**Goal of the exercise:**
Say whether each statement agrees with the press release on landscape edging. Answer yes or no, and quote the deciding words. 1. Hand-edged beds must be touched up once or twice a year. 2. An edging area 2 inches deep and wide can easily contain bluegrass. 3. Ferree dislikes the look of a hand-edged bed.

**Excerpt:**
FOR IMMEDIATE RELEASE
October 7, 2013

URBANA, Ill. - Landscape edging plays an important role in pulling the landscape together, said a University of Illinois Extension horticulture educator.

"Edging's function is simple," said Rhonda Ferree. "It forms a clean, neat line between planting areas and turf or groundcovers. When installed properly, it should blend in with the landscape, minimize hand trimming, and help contain mulches within the bed areas."

While beds can be edged by hand, Ferree said it is hard work and must be touched up once or twice a year. She added that she particularly likes the look of a hand-edged bed.

To create edging, start by using a sharp spade to cut an edge and then remove the soil and grass to form a small cliff.

"You can leave it hand-edged like this or fill the space with something solid like steel, wood, brick, stone, or plastic. An edging area 4 inches deep and wide can easily contain bluegrass," she said.

**Data under study:**
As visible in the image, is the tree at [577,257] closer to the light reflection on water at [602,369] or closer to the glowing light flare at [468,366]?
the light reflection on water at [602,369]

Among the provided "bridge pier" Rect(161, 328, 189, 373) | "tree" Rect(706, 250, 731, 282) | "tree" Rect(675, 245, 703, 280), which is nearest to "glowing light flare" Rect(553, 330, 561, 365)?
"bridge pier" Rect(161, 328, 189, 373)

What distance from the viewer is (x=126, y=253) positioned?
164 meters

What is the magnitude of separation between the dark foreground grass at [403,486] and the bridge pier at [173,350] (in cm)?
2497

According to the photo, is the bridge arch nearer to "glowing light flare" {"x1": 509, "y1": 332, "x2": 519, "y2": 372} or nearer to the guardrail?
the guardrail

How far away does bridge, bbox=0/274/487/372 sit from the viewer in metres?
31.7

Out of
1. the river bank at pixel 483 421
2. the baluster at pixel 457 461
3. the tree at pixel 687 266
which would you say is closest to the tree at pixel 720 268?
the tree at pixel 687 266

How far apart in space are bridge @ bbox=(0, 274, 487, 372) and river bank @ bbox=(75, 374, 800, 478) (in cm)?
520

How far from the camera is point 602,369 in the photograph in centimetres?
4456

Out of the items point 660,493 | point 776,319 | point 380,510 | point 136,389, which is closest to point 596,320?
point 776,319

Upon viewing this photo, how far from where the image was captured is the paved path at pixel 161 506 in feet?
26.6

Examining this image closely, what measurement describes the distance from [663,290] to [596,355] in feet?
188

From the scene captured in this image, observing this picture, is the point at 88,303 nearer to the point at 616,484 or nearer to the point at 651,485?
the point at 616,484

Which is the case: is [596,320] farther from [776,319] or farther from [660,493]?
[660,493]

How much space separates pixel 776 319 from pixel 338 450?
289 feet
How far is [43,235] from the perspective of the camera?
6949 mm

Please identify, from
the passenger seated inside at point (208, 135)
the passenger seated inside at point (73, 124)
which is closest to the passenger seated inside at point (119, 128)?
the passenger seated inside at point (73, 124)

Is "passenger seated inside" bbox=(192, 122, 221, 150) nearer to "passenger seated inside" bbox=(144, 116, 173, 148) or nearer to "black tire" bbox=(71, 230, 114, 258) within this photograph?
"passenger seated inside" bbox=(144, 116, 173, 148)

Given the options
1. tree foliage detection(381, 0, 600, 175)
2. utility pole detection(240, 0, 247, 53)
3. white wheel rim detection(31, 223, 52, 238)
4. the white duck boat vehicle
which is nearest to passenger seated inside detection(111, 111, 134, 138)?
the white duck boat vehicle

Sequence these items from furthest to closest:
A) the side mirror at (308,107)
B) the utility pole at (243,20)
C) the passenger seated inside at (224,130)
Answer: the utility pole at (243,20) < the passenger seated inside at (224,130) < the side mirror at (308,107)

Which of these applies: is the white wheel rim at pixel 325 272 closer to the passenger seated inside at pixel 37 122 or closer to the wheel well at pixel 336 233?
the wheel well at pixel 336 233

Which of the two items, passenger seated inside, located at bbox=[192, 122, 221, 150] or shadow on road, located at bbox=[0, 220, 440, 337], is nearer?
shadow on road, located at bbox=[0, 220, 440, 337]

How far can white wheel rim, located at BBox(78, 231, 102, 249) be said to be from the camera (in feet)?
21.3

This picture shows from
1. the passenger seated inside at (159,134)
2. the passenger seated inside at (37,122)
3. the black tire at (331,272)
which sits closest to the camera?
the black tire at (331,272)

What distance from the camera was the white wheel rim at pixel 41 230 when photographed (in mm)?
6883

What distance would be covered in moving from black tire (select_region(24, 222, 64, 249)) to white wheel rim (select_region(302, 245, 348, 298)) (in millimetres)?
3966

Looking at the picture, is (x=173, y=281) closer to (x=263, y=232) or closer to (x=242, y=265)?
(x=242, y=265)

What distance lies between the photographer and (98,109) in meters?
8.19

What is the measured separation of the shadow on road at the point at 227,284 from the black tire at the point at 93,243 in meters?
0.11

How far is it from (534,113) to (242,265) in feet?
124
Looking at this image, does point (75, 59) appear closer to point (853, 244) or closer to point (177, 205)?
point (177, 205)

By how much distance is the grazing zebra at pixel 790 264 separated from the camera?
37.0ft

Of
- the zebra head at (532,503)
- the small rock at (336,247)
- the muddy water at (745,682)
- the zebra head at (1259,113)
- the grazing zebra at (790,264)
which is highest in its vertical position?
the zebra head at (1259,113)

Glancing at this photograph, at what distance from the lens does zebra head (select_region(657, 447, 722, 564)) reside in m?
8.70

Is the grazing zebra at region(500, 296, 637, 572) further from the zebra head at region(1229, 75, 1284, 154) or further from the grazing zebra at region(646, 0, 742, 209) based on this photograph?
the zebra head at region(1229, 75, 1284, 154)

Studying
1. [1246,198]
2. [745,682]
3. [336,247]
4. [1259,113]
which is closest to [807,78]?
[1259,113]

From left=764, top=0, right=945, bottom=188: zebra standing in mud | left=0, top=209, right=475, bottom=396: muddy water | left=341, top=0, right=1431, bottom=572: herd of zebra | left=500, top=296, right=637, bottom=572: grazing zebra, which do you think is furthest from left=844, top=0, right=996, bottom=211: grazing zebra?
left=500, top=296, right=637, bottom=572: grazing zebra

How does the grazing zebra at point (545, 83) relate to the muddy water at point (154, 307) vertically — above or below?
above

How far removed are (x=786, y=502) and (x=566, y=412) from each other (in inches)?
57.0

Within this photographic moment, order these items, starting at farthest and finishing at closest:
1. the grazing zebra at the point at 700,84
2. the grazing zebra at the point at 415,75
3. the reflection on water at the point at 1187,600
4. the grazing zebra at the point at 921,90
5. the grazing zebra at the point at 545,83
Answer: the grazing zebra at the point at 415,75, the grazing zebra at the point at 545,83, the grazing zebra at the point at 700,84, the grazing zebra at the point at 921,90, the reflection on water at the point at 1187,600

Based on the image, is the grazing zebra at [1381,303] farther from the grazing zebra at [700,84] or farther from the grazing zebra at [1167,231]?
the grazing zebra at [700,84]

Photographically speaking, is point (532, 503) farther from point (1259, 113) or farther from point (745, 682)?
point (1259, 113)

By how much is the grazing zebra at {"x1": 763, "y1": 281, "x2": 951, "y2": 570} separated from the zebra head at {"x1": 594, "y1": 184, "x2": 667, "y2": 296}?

**Worked solution:**
1. Yes: "must be touched up once or twice a year"
2. No: "An edging area 4 inches deep and wide can easily contain bluegrass"
3. No: "she particularly likes the look of a hand-edged bed"